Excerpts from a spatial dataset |
-*-*-
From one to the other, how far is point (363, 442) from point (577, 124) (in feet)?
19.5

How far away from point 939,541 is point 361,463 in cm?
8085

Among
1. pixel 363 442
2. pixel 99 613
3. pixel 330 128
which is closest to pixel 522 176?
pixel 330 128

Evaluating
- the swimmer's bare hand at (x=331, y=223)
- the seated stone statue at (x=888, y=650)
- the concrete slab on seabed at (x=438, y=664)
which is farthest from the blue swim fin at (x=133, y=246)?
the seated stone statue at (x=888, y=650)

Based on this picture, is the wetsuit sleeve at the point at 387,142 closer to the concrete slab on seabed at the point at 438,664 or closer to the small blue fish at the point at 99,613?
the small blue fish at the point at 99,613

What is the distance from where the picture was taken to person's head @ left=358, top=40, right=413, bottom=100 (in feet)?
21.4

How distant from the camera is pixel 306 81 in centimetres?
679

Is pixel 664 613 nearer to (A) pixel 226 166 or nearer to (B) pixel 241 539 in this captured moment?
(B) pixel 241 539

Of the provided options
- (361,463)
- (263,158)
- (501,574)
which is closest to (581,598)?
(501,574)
-*-*-
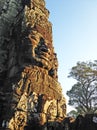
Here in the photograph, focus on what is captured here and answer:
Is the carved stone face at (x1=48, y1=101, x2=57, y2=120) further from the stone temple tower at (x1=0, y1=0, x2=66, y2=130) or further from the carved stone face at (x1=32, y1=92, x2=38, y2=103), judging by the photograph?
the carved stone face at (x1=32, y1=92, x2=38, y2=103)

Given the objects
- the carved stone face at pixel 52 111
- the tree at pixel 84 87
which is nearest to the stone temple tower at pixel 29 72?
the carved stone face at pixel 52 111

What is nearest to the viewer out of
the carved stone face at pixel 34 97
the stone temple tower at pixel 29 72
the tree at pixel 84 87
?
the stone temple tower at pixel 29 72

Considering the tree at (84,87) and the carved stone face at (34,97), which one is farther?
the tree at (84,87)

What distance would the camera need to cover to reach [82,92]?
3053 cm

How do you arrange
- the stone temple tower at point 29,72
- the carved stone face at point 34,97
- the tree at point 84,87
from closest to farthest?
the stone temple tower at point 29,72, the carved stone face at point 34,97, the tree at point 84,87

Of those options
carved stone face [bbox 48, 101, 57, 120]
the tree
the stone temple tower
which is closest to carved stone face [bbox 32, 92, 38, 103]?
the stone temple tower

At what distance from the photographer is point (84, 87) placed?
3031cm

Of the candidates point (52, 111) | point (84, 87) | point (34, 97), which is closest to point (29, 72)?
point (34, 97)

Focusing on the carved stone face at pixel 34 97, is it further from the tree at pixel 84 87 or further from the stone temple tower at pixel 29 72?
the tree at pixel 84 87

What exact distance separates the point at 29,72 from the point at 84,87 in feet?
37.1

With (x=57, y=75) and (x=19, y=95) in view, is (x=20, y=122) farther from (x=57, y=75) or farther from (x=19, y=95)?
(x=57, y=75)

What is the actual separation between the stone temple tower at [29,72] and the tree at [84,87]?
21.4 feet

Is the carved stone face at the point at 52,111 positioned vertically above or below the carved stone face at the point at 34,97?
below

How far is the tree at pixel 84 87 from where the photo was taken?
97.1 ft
-*-*-
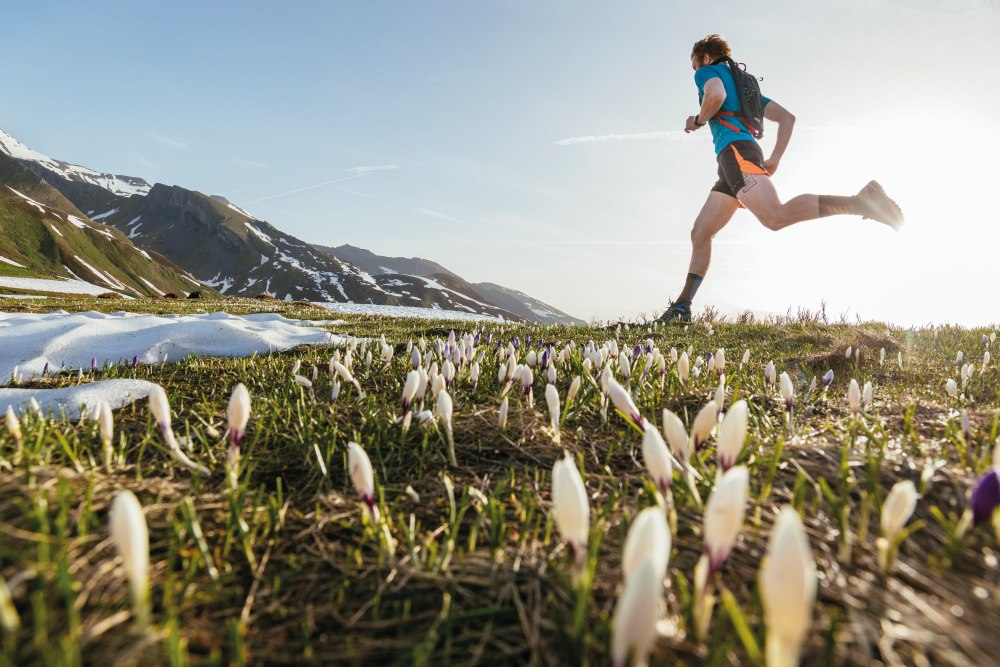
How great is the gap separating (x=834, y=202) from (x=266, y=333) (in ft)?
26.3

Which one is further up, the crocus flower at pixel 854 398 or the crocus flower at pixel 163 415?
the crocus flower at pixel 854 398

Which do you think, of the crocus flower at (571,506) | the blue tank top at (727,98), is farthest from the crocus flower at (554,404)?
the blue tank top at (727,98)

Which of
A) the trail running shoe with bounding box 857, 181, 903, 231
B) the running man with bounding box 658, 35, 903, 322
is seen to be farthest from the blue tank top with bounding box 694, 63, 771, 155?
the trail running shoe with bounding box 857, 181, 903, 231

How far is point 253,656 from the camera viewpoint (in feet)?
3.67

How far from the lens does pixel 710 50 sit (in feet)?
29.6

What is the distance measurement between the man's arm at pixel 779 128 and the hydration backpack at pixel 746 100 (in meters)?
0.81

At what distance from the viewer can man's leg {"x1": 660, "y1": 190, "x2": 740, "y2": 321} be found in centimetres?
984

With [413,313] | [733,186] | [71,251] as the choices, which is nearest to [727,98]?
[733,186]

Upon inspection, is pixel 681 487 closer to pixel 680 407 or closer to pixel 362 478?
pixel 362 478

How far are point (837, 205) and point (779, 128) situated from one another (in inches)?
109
-*-*-
What is being asked |
Pull out each line of the material above that contains the word "farthest", listing them in the order they appear.

Written answer |
which is farthest from the blue swim fin at (x=133, y=246)?
from closest to farthest?
Which do you think, of the crocus flower at (571,506) | the blue tank top at (727,98), is farthest from the crocus flower at (554,404)?
is seen to be farthest from the blue tank top with bounding box 694, 63, 771, 155?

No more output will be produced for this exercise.